**SOURCE TEXT:**
————

There is tech on the horizon that, I think, may disruptive and so strengthen the case even more for the kind of Reactive Systems that I described. That is massive-scale, non-volatile RAM.

Q: Was it LMAX you were working for?

A: Yes, LMAX was the company where we built the exchange.

You can read a bit more about our exchange and its architecture here: https://martinfowler.com/articles/lmax.html

Q: Service as a State machine implicates that the services should be stateful? That is added complexity? Thinking about changing the flows etc.

A: You have to have state somewhere, otherwise your code can’t do anything much.

Not all of your code needs to be stateful though. For the parts of your system that form the “system of record”, in this approach, those parts are implemented as “Stateful Services”.

If you want high-performance you can do this using the in-memory state as the system of record, using the techniques that I described – That was how our exchange worked. For other, slower, systems you service could be stateful and backed by some more conventional data store if that makes sense.

Q: How would a single thread bookstore service handle an order coming in while it is still processing the previous order? Or alternatively, two simultaneous orders?

A: It would queue the incoming second order and process it once the BookStore had finished processing the first. However, because of the MASSIVE INEFFICIENCY of data sharing in concurrent systems, avoiding the locking is something like three orders of magnitude faster than tackling this as a problem in concurrency.

————

**INFORMATION SHOWN:**

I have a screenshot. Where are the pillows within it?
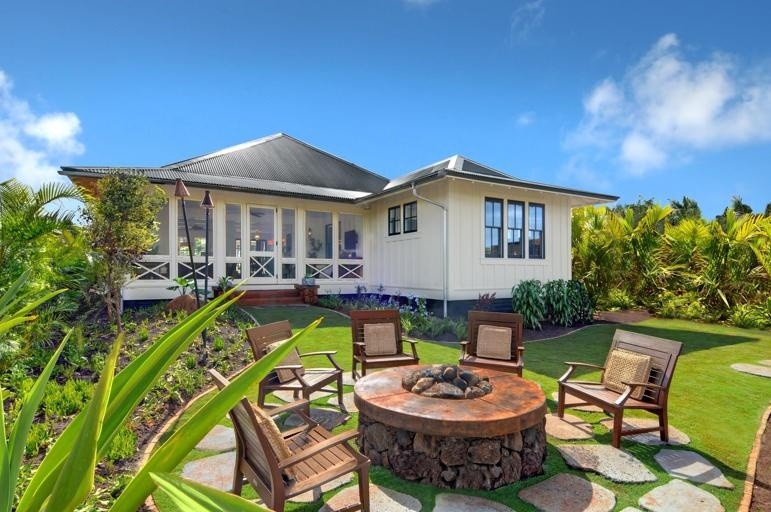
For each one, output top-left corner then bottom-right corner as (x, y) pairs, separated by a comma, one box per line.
(475, 325), (512, 361)
(602, 347), (654, 401)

————

**WHAT TO DO:**
- a) Say whether each statement agrees with the LMAX Q&A, answering yes or no and quoting the deciding words: (i) The bookstore service would reject a second order that arrives while it is still processing the first. (ii) Every part of the code has to be stateful. (iii) LMAX was the company where the exchange was built.
- b) Please list every passage in the LMAX Q&A that is marked "Q:", each quoted in full without the marker.
- c) Return the LMAX Q&A from "A: Yes, LMAX" up to and including "do anything much.".

**THE SOLUTIONS:**
- a)
(i) No: "It would queue the incoming second order and process it once the BookStore had finished processing the first."
(ii) No: "Not all of your code needs to be stateful though."
(iii) Yes: "Yes, LMAX was the company where we built the exchange."

- b)
1. Was it LMAX you were working for?
2. Service as a State machine implicates that the services should be stateful? That is added complexity? Thinking about changing the flows etc.
3. How would a single thread bookstore service handle an order coming in while it is still processing the previous order? Or alternatively, two simultaneous orders?

- c)
A: Yes, LMAX was the company where we built the exchange.

You can read a bit more about our exchange and its architecture here: https://martinfowler.com/articles/lmax.html

Q: Service as a State machine implicates that the services should be stateful? That is added complexity? Thinking about changing the flows etc.

A: You have to have state somewhere, otherwise your code can’t do anything much.